The human RNA surveillance factor Up-frameshift 1 inhibits hepatic cancer progression by targeting MRP2/ABCC2.

Although the roles of Up-frameshift 1 (UPF1) in hepatocellular carcinoma (HCC) have been partly revealed, the detailed mechanisms remain poorly understood. Here, quantitative real-time PCR (qRT-PCR) and immunohistochemistry assays indicated that UPF1 expression was decreased in HCC tissues compared to the corresponding adjacent tissues, and was negatively correlated with MRP2/ABCC2 expression.

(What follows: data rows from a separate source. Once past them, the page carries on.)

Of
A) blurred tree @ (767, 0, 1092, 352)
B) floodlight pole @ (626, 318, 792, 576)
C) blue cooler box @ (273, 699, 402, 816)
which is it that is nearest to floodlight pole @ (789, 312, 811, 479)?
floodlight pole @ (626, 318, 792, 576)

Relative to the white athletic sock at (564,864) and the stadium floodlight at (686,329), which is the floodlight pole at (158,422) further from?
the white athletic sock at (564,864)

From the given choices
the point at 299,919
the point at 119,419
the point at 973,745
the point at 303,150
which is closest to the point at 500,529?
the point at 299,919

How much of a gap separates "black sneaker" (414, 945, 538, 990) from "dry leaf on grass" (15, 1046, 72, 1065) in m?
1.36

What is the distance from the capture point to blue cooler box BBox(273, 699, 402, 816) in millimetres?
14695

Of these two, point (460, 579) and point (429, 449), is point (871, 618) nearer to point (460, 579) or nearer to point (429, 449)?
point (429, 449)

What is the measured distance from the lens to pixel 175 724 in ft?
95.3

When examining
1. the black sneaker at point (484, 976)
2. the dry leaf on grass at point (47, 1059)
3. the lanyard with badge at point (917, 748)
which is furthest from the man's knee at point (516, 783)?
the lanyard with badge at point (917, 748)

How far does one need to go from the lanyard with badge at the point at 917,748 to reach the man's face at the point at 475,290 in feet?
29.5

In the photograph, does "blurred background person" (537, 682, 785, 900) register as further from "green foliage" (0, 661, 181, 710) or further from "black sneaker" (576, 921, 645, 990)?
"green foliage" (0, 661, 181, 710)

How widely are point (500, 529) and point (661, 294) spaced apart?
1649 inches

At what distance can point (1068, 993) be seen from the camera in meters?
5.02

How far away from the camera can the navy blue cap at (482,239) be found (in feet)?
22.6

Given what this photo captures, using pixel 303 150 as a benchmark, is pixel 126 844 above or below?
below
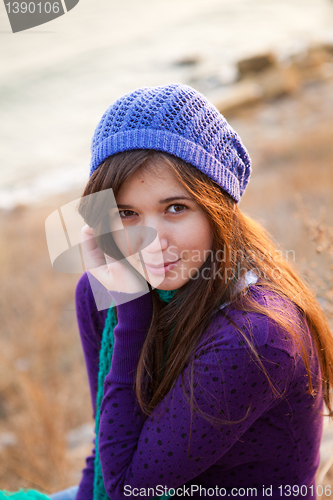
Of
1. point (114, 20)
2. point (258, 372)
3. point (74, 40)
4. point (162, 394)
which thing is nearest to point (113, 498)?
point (162, 394)

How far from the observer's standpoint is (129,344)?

Cell viability and apoptosis analyses showed that overexpression of UPF1 enhanced HCC cell sensitivity to sorafenib treatment, while knockdown of UPF1 decreased the sensitivity. Additionally, ectopic expression of UPF1 suppressed the epithelial-mesenchymal transition (EMT) process and the generation of cells with stem cell properties. Mechanistically, UPF1 directly bound with ABCC2, increased nonsense-mediated mRNA decay (NMD) efficiency and thus led to downregualtion of ABCC2. Collectively, UPF1 functions as a tumor suppressor by preventing cancer stem cell (CSC)-like characteristics, inhibiting EMT process and enhancing chemotherapeutic sensitivity via inhibiting ABCC2 expression in HCC cells. These findings establish UPF1 as a potential therapeutic target for HCC patients.